Latin America's volatile mix of deepening democracy and chronic inequality is a fertile breeding ground for unscrupulous populists. To build a stout analytic framework for the next generation of market-oriented reforms that will secure and continue past progress, the Center for Global Development has pooled the talents of some of the hemisphere's leading social scientists in this cutting-edge synthesis of "lessons learned." The contributors seek a reasonable middle ground between simplistic one-size-fits-all prescriptions and a circumstance-specific "it all depends" approach, and between a paralyzing laundry list of proposals and a narrowly focused single-constraint diagnosis.
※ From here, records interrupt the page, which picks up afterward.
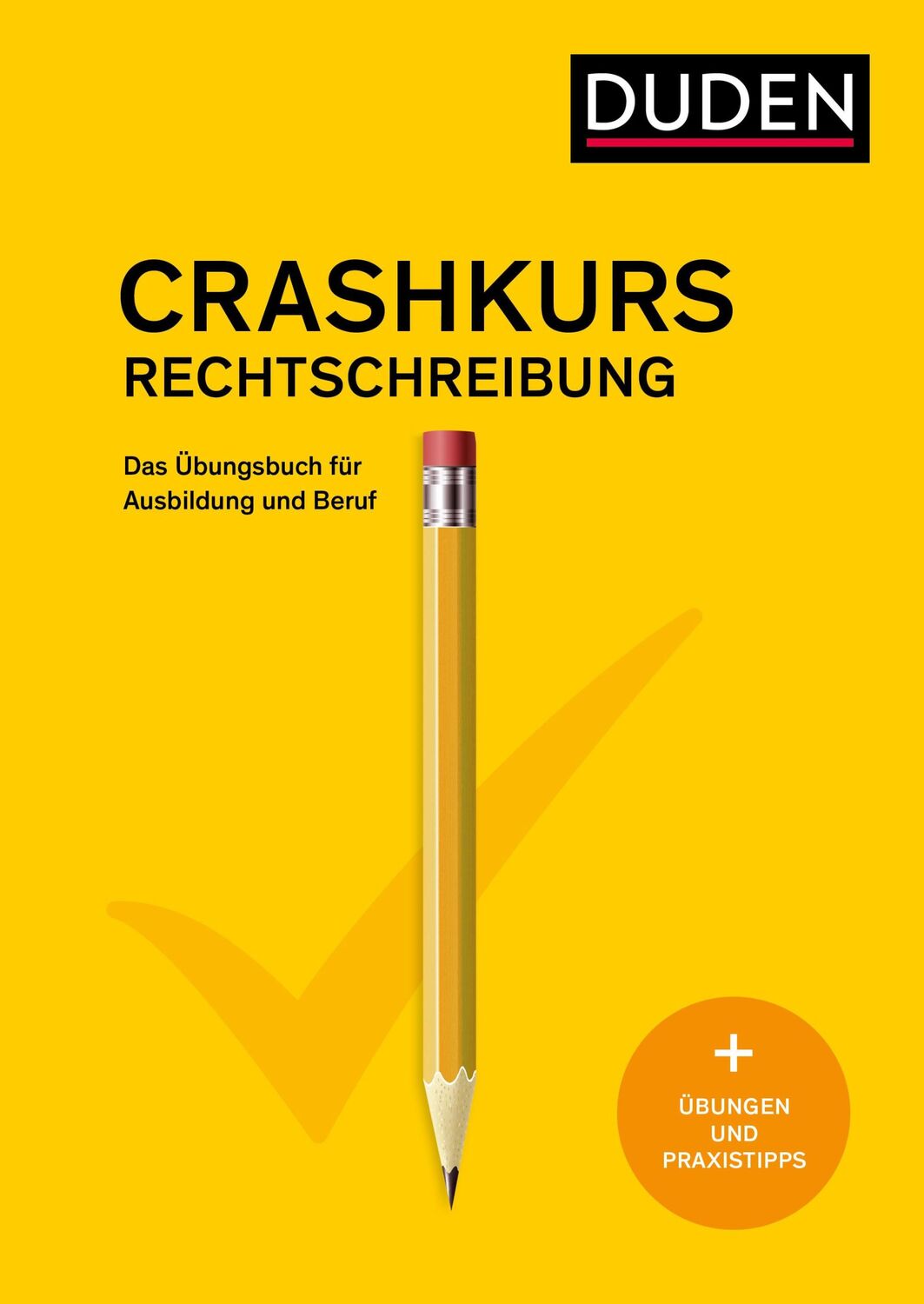 Cover: 9783411733651 | Crashkurs Rechtschreibung | Taschenbuch | Duden Crashkurs | 128 S.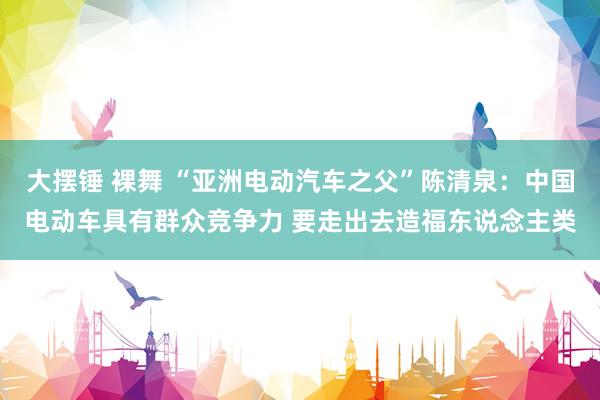 大摆锤 裸舞 “亚洲电动汽车之父”陈清泉：中国电动车具有群众竞争力 要走出去造福东说念主类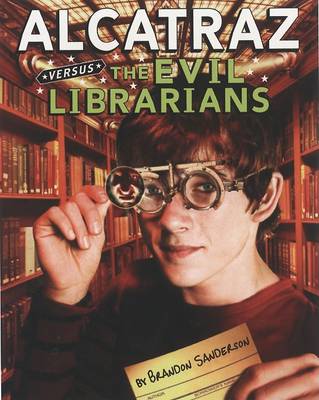 Book cover for Alcatraz Versus the Evil Librarians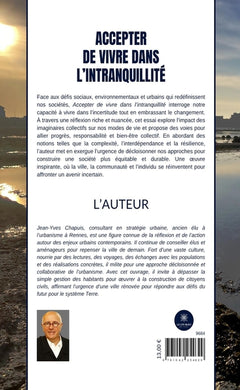 Accepter de vivre dans l'intranquillité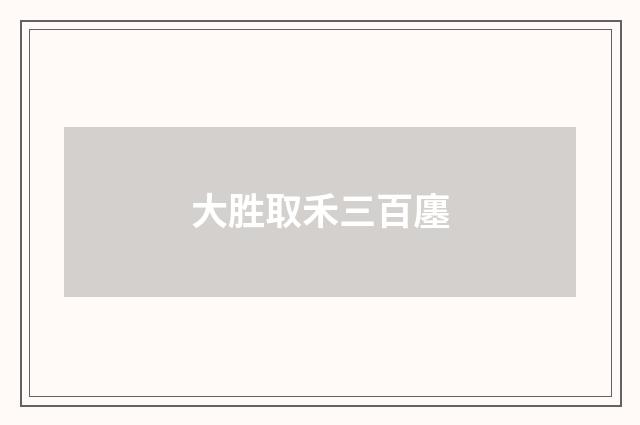 大胜取禾三百廛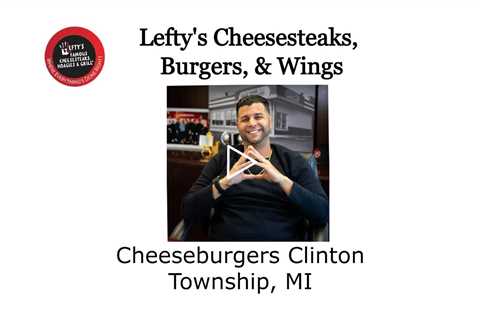 Cheeseburgers Clinton Township, MI - Lefty's Cheesesteaks, Burgers, & Wings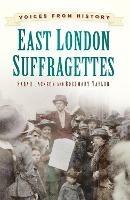 Voices from History: East London Suffragettes - Sarah Jackson,Rosemary Taylor - cover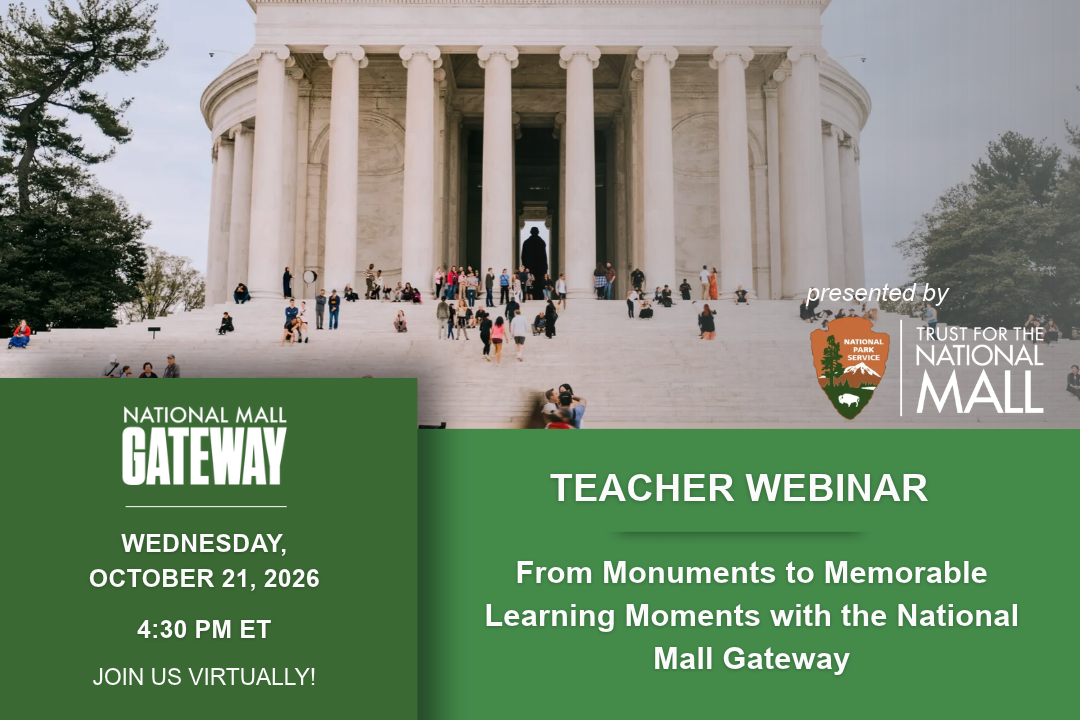 Teacher Webinar: From Monuments to Memorable Learning Moments with the National Mall Gateway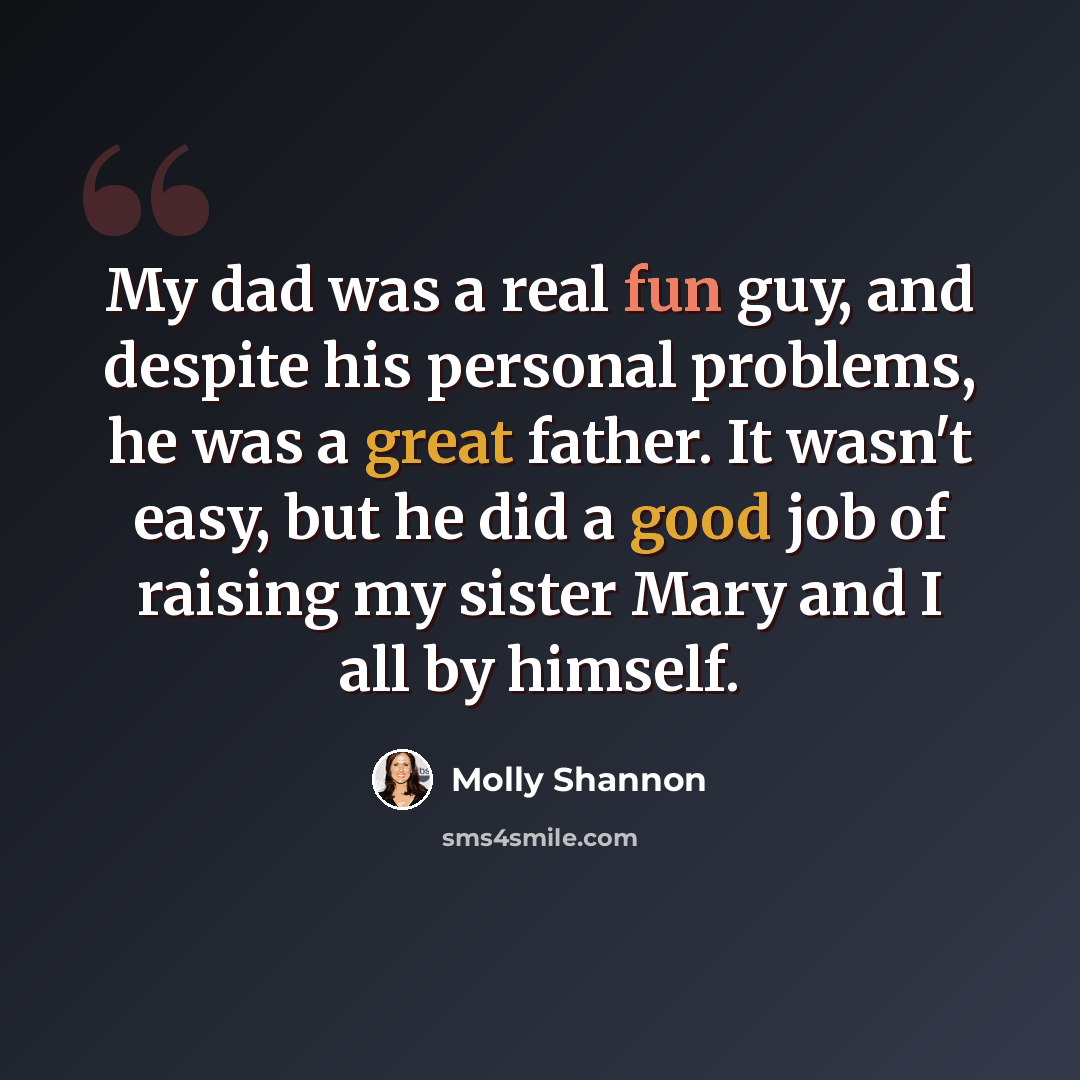 “My dad was a real fun guy, and despite his personal problems, he was a great father. It wasn't easy, but he did a good job of raising my sister Mary and I all by himself.” quote by Molly Shannon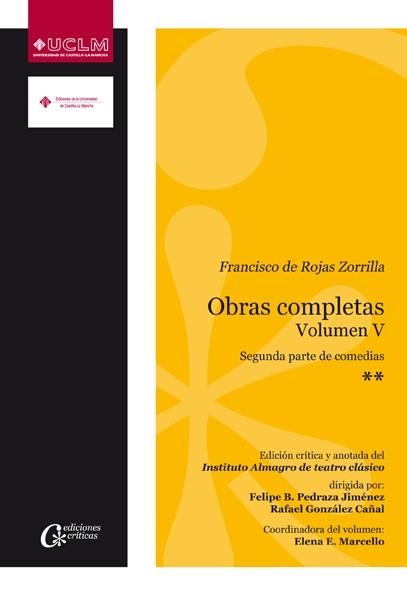 FRANCISCO DE ROJAS ZORRILLA. OBRAS COMPLETAS VOL. V. 2ª PART | 9788490440841 | PEDRAZA JIMÉNEZ, FELIPE BLAS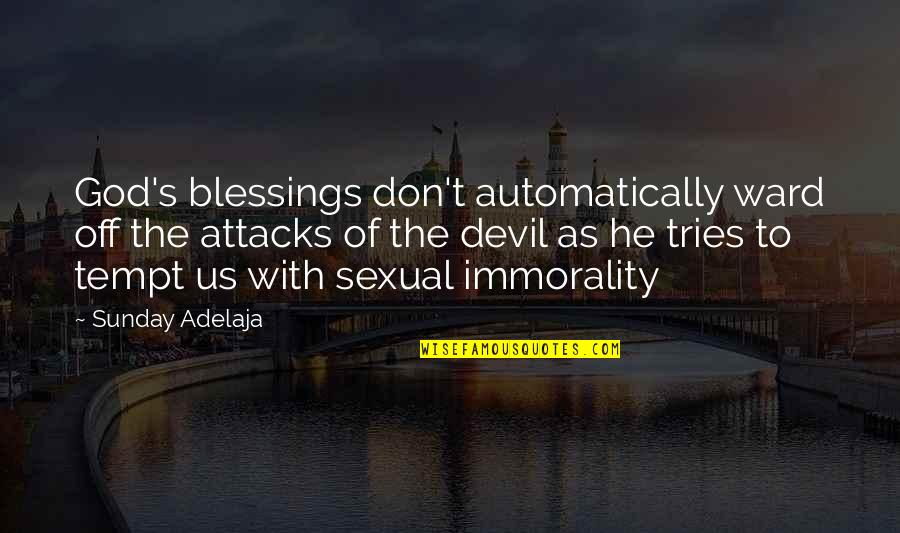 God's Blessings To Us Quotes By Sunday Adelaja: God's blessings don't automatically ward off the attacks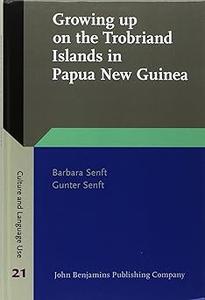Growing up on the Trobriand Islands in Papua New Guinea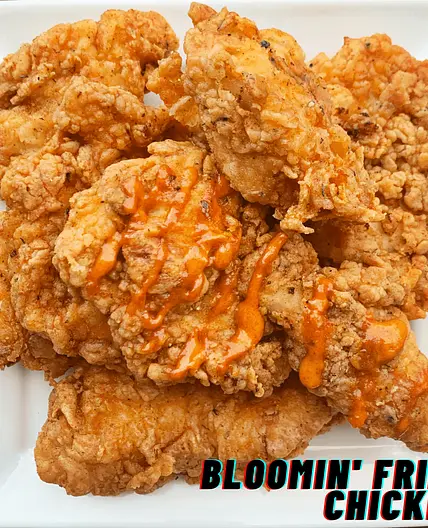 Bloomin' Fried Chicken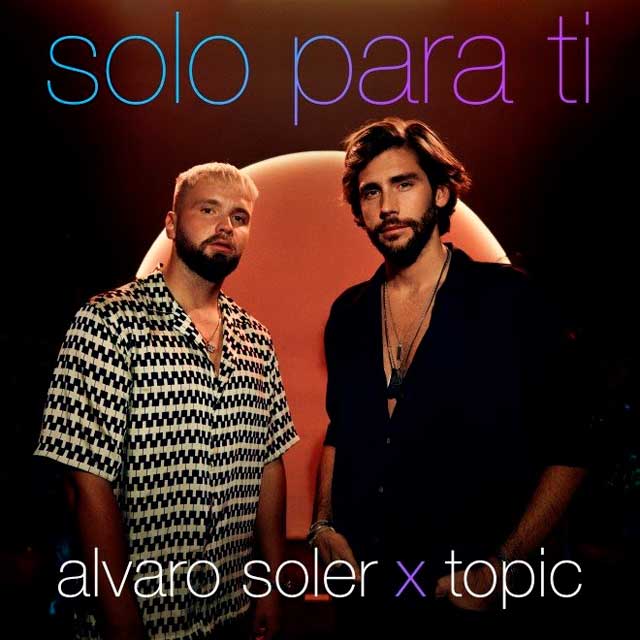 Álvaro Soler con Topic: Solo para ti - portada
The volume singles out five solid foundations for growth: sustained macroeconomic stability, a more equitable sharing of benefits, secure property rights, equal opportunities, and economic and political competition. Sophisticated country chapters explain what must be done to support political constituencies that favor market reform and encourage more rapid, sustainable growth. Tough institutional reforms -- of judiciaries, regulatory bodies, civil-service systems -- feature prominently.